TO DO:
- 1) Reproduce verbatim the portion of the Miles College passage starting at "Miles College is" and ending at "last 10 years.".
- 2) Summarize the passage on Miles College's finances in two sentences.
- 3) Pick up the passage about Miles College's financial standing from its final sentence and continue it.

Miles College is the fourth most financially-viable HBCU in the nation and enjoys a financial composite score well above not only the average for historically Black institutions, but what is considered the national target. Thanks to cost-containment and slashing departmental budgets by 15 percent, the institution has been able to establish a separate savings account (above the endowment fund) that is currently sitting around $4 million (after starting seven years ago at $250,000), raise salaries across the board by 3 percent every year and offer end-of-year bonuses to the entire faculty and staff for the last 10 years.
French said the success of the institution is largely attributable to “the intentional and methodical engagements of the tenets of transformational leadership,” which he calls “essential” to the success he has overseen at the college over the last 11 years. “You have to motivate your team,” he said. “You have to take care of them where you can—it may not always be salaries, it may be time off or promotion.”

DATA RECORDS:
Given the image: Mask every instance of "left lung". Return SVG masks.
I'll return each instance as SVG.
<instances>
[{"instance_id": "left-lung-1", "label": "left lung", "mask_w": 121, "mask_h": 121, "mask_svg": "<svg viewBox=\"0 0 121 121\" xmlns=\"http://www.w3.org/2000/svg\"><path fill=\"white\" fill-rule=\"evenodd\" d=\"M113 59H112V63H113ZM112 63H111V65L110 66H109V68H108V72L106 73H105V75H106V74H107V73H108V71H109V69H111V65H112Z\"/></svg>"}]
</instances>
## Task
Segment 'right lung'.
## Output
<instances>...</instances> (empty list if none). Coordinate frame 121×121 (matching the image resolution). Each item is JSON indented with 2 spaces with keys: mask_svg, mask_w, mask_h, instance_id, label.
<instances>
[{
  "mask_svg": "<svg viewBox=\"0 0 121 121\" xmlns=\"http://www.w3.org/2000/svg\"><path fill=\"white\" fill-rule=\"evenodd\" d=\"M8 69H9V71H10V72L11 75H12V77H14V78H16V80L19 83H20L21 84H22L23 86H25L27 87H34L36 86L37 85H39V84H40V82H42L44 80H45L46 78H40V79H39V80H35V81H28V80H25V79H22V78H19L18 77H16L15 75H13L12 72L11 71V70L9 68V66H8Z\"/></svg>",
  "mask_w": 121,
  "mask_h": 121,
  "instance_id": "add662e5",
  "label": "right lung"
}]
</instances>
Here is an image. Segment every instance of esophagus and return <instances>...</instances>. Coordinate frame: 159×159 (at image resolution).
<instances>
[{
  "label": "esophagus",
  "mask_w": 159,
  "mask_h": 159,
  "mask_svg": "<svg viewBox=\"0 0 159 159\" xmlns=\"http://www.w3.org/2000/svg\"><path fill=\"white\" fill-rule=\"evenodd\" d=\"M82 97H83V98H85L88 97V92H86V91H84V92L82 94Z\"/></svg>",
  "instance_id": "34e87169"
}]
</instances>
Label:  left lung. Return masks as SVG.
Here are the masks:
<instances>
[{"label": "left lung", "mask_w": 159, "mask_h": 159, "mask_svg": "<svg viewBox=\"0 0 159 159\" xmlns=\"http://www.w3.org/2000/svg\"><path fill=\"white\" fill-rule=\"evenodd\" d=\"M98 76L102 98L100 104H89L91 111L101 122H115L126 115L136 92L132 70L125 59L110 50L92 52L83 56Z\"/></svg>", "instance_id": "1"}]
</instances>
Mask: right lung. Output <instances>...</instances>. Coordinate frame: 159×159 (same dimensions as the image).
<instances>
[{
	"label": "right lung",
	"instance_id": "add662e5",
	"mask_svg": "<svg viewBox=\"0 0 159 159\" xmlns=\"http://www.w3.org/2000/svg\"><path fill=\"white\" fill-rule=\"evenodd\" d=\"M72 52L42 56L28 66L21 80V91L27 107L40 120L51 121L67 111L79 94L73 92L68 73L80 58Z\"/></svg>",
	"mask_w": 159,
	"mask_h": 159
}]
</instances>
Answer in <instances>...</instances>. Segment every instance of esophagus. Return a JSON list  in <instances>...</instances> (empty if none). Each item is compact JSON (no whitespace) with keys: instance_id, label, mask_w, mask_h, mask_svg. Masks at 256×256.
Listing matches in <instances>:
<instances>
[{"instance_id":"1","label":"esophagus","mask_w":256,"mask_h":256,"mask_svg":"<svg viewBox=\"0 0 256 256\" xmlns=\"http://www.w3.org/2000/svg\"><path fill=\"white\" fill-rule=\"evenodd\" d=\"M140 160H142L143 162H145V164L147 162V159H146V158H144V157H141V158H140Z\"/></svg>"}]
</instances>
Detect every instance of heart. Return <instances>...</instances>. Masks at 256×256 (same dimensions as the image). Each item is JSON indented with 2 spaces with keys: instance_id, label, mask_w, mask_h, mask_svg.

ANSWERS FOR THE TASKS:
- 1)
Miles College is the fourth most financially-viable HBCU in the nation and enjoys a financial composite score well above not only the average for historically Black institutions, but what is considered the national target. Thanks to cost-containment and slashing departmental budgets by 15 percent, the institution has been able to establish a separate savings account (above the endowment fund) that is currently sitting around $4 million (after starting seven years ago at $250,000), raise salaries across the board by 3 percent every year and offer end-of-year bonuses to the entire faculty and staff for the last 10 years.

- 2) Miles College ranks as the fourth most financially viable HBCU in the nation, and cost containment and 15 percent departmental budget cuts have allowed it to build a separate savings account of about $4 million, raise salaries by 3 percent annually, and pay year-end bonuses to all faculty and staff for the last 10 years. French attributes this success largely to the deliberate application of transformational leadership, stressing that a team must be motivated and cared for, whether through salaries, time off, or promotion.

- 3)
Also key, he said, is “being creative in your approaches to fundraising” and demonstrating success and communicating with the corporate community that “gifts are not really going to get us where we need to go, but partnerships and investments will.”
With a solicitation for investment, however, French said, leaders must be mindful that, “If they make an investment, that means that they expect a return. And we have to have a conversation: what kind of return would you like to see in future employees … who are graduates from Miles?”
In March, Miles will announce the launch of a new $100 million campaign to fund the development of the North Campus.
“I want people to think I’m crazy,” he said, laughing. “Because then they just might help me.”